§ **RECORD SET**:
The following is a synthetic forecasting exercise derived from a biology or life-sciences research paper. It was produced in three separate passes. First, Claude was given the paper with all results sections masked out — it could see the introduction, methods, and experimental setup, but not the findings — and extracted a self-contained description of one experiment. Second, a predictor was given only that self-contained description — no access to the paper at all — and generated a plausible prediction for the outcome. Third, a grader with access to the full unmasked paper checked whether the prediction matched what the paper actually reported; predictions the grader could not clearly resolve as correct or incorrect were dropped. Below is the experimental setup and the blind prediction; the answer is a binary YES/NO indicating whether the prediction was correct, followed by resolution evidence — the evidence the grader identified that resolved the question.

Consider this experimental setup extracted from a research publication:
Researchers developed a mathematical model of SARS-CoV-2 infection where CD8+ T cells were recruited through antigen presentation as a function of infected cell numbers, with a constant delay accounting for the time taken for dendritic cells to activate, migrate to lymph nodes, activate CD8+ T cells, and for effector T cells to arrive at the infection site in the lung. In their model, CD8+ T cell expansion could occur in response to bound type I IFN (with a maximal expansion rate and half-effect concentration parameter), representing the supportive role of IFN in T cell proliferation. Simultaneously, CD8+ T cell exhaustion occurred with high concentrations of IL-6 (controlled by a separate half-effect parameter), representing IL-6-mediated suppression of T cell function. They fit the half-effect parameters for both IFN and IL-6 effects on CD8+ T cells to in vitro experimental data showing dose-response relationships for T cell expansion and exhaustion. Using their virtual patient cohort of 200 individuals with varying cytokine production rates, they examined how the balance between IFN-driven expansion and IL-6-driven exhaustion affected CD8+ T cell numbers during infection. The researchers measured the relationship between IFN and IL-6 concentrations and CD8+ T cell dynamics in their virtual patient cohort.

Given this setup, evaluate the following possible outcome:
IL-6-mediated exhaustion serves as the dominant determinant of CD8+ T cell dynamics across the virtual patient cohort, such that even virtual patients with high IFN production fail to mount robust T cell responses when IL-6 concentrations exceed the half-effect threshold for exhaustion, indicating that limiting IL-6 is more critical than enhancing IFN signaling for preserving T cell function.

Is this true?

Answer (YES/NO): YES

§ **WHAT YOU NEED TO DO**: Tally the lines of the material above that include the word "from", then state that tally alone.

§ **TASK SOLUTION**: 2